Men at Norwood stage 6 or 7 who want real coverage rarely get there on medication alone. That's a more honest conversation to have with a transplant surgeon.

MyHairline's AI scan (/scan) is one place to start if you're unsure of your Norwood stage or whether your pattern points toward medication or surgery.

Does minoxidil 5% work for everyone, and what predicts a good response?

No. Roughly 30 to 40% of consistent users see no meaningful regrowth. [4] Response varies with a few factors researchers have pinned down.

The big one is the enzyme sulfotransferase, specifically SULT1A1. Minoxidil is a prodrug that follicle enzymes have to convert into its active form, minoxidil sulfate. People with low scalp sulfotransferase activity respond poorly. Commercial tests (like a urinary sulfotransferase activity test) exist, but they aren't standard clinical practice yet and their predictive accuracy is debated. [10]

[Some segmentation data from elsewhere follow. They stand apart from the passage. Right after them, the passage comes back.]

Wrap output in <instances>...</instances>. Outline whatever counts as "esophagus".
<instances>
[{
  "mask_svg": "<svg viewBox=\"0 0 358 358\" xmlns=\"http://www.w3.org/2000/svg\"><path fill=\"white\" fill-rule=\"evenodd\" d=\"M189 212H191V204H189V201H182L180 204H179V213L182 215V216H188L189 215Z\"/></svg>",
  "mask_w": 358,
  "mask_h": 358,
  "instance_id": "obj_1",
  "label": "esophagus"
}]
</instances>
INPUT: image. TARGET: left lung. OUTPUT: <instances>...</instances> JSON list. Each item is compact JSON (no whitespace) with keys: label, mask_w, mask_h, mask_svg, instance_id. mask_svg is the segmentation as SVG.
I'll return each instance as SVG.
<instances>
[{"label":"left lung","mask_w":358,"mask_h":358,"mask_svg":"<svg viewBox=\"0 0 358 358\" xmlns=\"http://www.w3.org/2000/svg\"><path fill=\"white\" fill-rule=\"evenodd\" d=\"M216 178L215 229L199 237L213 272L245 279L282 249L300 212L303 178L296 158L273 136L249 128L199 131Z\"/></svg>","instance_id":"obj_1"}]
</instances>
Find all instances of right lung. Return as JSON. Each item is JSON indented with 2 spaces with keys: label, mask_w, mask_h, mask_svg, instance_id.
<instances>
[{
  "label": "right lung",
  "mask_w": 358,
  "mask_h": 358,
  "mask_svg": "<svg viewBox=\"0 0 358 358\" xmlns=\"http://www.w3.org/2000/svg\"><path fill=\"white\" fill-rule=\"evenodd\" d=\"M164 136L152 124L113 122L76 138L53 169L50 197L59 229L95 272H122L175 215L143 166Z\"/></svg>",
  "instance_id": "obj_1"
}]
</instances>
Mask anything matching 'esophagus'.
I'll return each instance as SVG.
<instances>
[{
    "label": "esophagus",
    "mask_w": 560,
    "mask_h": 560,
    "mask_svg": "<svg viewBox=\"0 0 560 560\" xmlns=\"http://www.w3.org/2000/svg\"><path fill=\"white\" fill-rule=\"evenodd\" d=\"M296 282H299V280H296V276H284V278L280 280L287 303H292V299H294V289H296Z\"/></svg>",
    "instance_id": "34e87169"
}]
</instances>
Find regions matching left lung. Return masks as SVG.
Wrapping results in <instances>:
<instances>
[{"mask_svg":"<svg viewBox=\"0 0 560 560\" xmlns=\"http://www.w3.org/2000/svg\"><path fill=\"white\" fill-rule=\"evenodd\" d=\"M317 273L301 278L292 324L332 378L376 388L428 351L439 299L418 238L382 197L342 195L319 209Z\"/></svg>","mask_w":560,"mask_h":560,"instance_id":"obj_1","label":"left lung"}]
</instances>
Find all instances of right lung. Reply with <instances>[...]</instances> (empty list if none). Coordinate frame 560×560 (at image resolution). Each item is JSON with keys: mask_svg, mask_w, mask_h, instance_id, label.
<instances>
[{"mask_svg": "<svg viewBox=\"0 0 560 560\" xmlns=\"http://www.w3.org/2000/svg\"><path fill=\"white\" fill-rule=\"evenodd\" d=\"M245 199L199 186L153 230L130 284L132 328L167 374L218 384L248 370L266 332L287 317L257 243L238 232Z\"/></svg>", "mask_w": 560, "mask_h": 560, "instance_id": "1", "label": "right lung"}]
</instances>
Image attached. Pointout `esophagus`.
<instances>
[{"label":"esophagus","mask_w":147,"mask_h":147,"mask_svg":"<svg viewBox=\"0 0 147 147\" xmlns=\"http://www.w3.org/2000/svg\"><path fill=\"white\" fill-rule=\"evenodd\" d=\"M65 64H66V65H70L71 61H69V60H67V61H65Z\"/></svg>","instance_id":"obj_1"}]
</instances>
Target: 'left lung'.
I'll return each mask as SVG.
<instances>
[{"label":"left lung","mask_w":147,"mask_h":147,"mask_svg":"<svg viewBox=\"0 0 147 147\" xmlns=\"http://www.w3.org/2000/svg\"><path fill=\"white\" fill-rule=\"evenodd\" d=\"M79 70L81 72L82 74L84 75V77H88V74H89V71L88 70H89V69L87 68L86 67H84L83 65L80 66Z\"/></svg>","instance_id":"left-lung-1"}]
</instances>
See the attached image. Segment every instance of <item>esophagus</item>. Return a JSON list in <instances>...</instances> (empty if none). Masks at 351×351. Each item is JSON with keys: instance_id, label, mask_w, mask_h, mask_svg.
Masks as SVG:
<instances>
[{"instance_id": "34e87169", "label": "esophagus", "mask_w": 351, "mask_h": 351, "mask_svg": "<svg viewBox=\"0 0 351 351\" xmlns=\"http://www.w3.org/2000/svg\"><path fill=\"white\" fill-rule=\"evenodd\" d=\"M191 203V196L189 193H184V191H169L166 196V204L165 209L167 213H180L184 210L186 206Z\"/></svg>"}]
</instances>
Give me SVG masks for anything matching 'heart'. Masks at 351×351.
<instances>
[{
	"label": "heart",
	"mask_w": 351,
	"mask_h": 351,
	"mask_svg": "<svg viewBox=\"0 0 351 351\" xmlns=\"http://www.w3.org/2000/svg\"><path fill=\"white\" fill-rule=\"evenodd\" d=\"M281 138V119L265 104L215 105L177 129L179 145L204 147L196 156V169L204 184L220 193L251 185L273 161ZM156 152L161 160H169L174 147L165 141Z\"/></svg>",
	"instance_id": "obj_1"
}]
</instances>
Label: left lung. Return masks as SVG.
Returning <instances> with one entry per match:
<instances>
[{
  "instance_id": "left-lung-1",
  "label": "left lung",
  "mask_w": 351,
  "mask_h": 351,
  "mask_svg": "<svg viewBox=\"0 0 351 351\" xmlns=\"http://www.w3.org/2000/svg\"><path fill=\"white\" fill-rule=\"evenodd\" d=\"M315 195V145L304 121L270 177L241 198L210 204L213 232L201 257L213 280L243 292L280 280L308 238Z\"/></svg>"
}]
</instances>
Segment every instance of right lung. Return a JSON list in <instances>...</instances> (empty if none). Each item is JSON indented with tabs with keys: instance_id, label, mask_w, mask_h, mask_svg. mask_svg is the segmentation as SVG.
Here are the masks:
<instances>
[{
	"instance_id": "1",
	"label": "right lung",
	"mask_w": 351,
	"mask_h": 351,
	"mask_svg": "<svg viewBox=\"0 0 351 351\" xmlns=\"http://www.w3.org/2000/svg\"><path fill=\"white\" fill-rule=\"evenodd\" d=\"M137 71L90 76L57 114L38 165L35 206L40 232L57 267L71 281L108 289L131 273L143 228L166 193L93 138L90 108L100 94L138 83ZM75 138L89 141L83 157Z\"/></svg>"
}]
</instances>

Other predictors of a better response: earlier-stage loss (Norwood 2 to 4 does better than 5 to 7), shorter duration of loss (follicles that have been shrinking for less time are more recoverable), and location (crown and vertex beat the frontal hairline in most studies). [3]

Age plays in. Younger men often respond better because their follicles are more intact. It's not a hard rule. Some men in their 50s respond well, especially if their donor areas stayed dense.

Consistency is the predictor you actually control. Missing applications is the single most common reason clinicians see in people who had the potential to respond and didn't.

Sources

  1. FDA, Minoxidil Topical Solution 5% prescribing information (NDA 019501)
  2. FDA, Rogaine 5% Foam approval for women (NDA 021812)
  3. American Academy of Dermatology, Clinical Guidelines: Hair Loss
  4. Olsen EA et al., "5% minoxidil vs 2% in androgenetic alopecia," Journal of the American Academy of Dermatology, 2002
  5. FDA MedWatch, Minoxidil Topical Side Effects Summary
  6. Hu R et al., "Combination oral minoxidil and finasteride vs monotherapy," JAMA Dermatology, 2021
  7. Randolph M, Tosti A, "Oral minoxidil treatment for hair loss," Journal of the American Academy of Dermatology, 2021
  8. Walgreens Pharmacy, Rogaine 5% Foam product listing
  9. FDA, Generic Drugs program (Office of Generic Drugs)
  10. Buhl AE et al., "Minoxidil sulfate is the active metabolite that stimulates hair follicles," Journal of Investigative Dermatology, 1990

Frequently Asked Questions

Yes. The FDA approved 5% foam once daily for women with androgenetic alopecia. The 5% solution is used off-label for women at once-daily dosing. The AAD lists minoxidil as a first-line treatment for female-pattern hair loss. The main concern is hypertrichosis (unwanted facial hair), more common at higher concentrations. Starting with foam once daily reduces that risk versus solution used twice daily.